Quelle: Bernd Settnik

Potsdam. Inwieweit davon auch Sachsen und Thüringen betroffen sind, war zunächst noch unklar. Doch zumindest wird weiter verhandelt.

Von kommenden Dienstag an werden Angestellte von Schulen, Straßenmeistereien, Unikliniken, Theater, Feuerwehr, Polizei, Landesverwaltungen und Küstenschutz zu Arbeitsniederlegungen aufgerufen. Bei der dritten Verhandlungsrunde zwischen Gewerkschaften und der Tarifgemeinschaft der Länder (TdL) in Potsdam gab es am Dienstag kaum Annäherung. Die Gespräche sollen am 28. März fortgesetzt werden.

"Diese Mauer muss weg"

In entscheidenden Fragen lägen die Tarifparteien nach wie vor weit auseinander, sagte Verdi-Chef Frank Bsirske. „In wichtigen Bereichen ist festzustellen, dass sich die Arbeitgeberseite einmauert. Diese Mauer, die muss weg.“ Der Verhandlungsführer des Beamtenbunds (dbb), Willi Russ, betonte: „Die Arbeitgeber haben sich völlig in die Sackgasse begeben.“

TdL-Chef, Sachsen-Anhalts Finanzminister Jens Bullerjahn (SPD), dagegen zeigte sich zufrieden mit den sachlichen Gesprächen. „Die Themen sind es wert, dass wir uns wieder treffen“, sagte er.  Die Gespräche für die rund 800.000 Angestellten der Länder (ohne Hessen) sind ungewöhnlich kompliziert. Ein wichtiger Streitpunkt ist die betriebliche Altersversorgung. Die Länder wollen hier einsparen, weil die Menschen immer älter werden.

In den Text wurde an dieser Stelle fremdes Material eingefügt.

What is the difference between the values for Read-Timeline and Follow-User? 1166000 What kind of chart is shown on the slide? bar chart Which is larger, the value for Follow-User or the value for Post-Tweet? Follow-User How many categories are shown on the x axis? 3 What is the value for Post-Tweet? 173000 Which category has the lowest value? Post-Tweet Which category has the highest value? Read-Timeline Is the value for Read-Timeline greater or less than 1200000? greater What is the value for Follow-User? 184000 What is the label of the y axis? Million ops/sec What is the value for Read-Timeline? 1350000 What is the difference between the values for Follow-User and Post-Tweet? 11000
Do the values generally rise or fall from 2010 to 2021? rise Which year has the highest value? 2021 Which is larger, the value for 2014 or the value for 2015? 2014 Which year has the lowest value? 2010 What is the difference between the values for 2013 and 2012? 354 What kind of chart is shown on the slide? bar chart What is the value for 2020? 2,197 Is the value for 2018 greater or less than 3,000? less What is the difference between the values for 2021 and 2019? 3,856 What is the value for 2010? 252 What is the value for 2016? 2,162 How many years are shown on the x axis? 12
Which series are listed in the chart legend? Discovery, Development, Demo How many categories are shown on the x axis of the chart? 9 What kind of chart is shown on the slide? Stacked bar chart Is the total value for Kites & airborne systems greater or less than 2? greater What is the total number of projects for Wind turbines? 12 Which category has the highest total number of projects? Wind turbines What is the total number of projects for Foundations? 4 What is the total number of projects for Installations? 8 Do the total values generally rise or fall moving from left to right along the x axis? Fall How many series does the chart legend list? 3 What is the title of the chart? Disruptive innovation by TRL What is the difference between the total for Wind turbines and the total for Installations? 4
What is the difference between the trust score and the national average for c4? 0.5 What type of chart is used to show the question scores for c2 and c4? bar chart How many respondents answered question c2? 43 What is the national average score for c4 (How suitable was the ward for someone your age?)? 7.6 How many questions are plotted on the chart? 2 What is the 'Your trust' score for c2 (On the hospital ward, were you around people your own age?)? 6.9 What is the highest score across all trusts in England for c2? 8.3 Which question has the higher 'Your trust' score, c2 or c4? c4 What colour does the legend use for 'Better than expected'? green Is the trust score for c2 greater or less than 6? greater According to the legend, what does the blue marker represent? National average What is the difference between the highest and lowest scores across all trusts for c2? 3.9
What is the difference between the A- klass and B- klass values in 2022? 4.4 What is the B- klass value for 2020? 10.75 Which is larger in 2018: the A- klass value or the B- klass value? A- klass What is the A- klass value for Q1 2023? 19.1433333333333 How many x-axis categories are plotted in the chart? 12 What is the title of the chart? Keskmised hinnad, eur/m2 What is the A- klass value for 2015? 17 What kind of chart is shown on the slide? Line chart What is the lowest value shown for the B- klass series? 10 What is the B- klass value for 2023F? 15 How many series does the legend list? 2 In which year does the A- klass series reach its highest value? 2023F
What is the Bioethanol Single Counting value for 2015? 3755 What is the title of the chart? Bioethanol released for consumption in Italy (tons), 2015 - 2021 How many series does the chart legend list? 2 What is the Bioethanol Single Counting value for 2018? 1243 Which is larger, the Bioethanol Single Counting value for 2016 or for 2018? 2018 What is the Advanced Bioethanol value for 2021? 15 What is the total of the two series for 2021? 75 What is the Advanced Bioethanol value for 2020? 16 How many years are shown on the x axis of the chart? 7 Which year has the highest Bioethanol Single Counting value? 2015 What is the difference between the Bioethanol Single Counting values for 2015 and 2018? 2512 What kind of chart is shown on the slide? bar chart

Das wollen die Gewerkschaften weiterhin nicht akzeptieren. „Eingriffe ins Leistungsrecht, also eine Kürzung der Betriebsrenten, wie sie die Arbeitgeber wollen, lehnen wir entschieden ab“, betonte Bsirske. Beim Gehalt wollen die Gewerkschaften 5,5 Prozent mehr, mindestens aber 175 Euro mehr im Monat. Dazu hätten die Arbeitgeber noch kein Angebot vorgelegt, sagte Bsirske.

Angebot für Lehrer liegt vor

Anders beim zweiten großen Streitpunkt, der Bezahlung der rund 200.000 angestellten Lehrer: Hier gibt es ein Angebot. Dieses müsse aber erst bewertet werden, sagte GEW-Verhandlungsführer Andreas Gehrke. Laut Bsirske sollen unter anderem die Ost-West-Unterschiede im Tarifrecht ausgeglichen werden. Einen Einstieg in die gleiche Bezahlung von Angestellten und Beamten hätten die Arbeitgeber aber kategorisch abgelehnt. „Das reicht nicht aus, um mehr Gerechtigkeit in die Lehrerzimmer zu bringen“, sagte Russ. 

Verdi setzt darauf, dass sich an den Warnstreiks in der kommenden Woche mindestens so viele Landesangestellte beteiligen wie an der jüngsten Streikwelle, als 115 000 Menschen auf die Straße gegangen waren. Unterricht fiel aus, mancherorts blieben Kitas und Ämter geschlossen, Operationen wurden verschoben. 

An den Schulen dürfen nur die angestellten Lehrer in den Ausstand treten. Die knapp 650 000 verbeamteten Lehrer streiken nicht. Daher sind vor allem die ostdeutschen Bundesländer betroffen, wo es traditionell weniger Lehrer mit Beamtenstatus gibt.